__WORK TO COMPLETE__
Write the material out again in full, word for word. Do not include the pictures.

# START OF INPUT

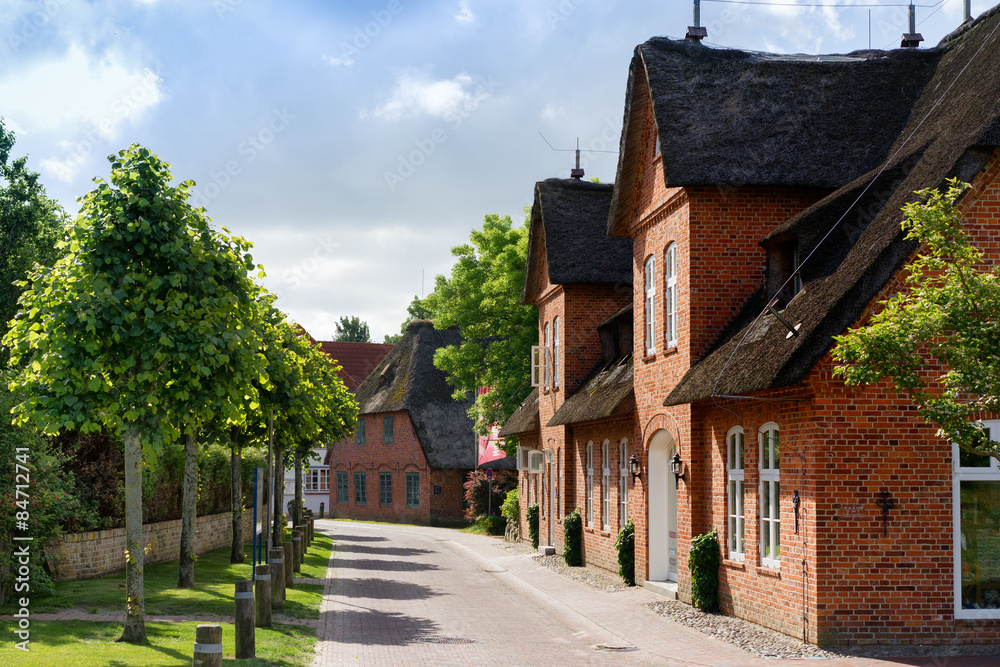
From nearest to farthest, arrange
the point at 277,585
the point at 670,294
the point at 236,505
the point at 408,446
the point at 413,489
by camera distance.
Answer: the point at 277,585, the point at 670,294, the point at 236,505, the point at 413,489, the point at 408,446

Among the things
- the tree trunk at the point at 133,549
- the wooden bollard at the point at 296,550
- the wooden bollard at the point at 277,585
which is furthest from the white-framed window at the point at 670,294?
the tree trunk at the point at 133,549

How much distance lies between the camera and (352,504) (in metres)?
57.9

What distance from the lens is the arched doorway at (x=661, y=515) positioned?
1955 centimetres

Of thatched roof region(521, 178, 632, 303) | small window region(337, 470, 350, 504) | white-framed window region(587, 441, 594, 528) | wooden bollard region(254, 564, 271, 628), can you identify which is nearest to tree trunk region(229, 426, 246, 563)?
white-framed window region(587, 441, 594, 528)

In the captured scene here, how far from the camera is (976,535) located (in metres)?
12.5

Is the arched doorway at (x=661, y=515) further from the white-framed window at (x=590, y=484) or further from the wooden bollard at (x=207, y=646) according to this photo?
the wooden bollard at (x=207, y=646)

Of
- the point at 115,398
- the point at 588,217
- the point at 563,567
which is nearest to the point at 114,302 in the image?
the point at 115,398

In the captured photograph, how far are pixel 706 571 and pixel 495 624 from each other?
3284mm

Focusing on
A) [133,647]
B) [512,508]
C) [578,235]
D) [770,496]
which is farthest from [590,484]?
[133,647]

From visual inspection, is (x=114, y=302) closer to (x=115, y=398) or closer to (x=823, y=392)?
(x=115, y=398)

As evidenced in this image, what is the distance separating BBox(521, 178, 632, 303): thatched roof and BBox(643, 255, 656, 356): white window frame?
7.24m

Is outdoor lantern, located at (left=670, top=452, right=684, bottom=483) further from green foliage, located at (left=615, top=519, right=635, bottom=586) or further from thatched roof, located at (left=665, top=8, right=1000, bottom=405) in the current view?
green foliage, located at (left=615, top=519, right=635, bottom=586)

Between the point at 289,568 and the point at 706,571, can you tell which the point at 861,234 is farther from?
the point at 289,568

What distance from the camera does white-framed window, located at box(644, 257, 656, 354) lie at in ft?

# END OF INPUT

__RESULT OF THE TASK__
From nearest to farthest, arrange
the point at 277,585
the point at 670,294
the point at 236,505
the point at 408,446
the point at 413,489
by camera distance.
Answer: the point at 277,585, the point at 670,294, the point at 236,505, the point at 413,489, the point at 408,446

Among the things
- the tree trunk at the point at 133,549
- the wooden bollard at the point at 296,550
- the wooden bollard at the point at 277,585
which is furthest from the white-framed window at the point at 670,294?
the tree trunk at the point at 133,549

How much distance lies between the camera and (352,504) (in metres)?
57.9

What distance from the lens is the arched doorway at (x=661, y=515) positioned?
1955 centimetres

Of thatched roof region(521, 178, 632, 303) | small window region(337, 470, 350, 504) | white-framed window region(587, 441, 594, 528) | wooden bollard region(254, 564, 271, 628), can you identify which is nearest to tree trunk region(229, 426, 246, 563)?
white-framed window region(587, 441, 594, 528)

In the captured scene here, how far from the camera is (976,535) located (in metres)?
12.5

Is the arched doorway at (x=661, y=515) further from the white-framed window at (x=590, y=484) or further from the wooden bollard at (x=207, y=646) according to this photo?
the wooden bollard at (x=207, y=646)

Of
- the point at 115,398
- the point at 588,217
- the point at 563,567
which is nearest to the point at 114,302 in the image?
the point at 115,398

In the captured photograph, how far are pixel 706 571 and pixel 495 624 from each other?
3284mm

Focusing on
A) [133,647]
B) [512,508]
C) [578,235]
D) [770,496]
which is farthest from [590,484]?
[133,647]

From visual inspection, is (x=114, y=302) closer to (x=115, y=398) or closer to (x=823, y=392)?
(x=115, y=398)

As evidenced in this image, what is the distance separating BBox(521, 178, 632, 303): thatched roof and BBox(643, 255, 656, 356): white window frame?
7.24m

Is outdoor lantern, located at (left=670, top=452, right=684, bottom=483) further from green foliage, located at (left=615, top=519, right=635, bottom=586) or further from thatched roof, located at (left=665, top=8, right=1000, bottom=405) in the current view?
green foliage, located at (left=615, top=519, right=635, bottom=586)

Between the point at 289,568 and the point at 706,571, can you tell which the point at 861,234 is farther from?
the point at 289,568

What distance from the camera does white-framed window, located at box(644, 257, 656, 354) lie at in ft?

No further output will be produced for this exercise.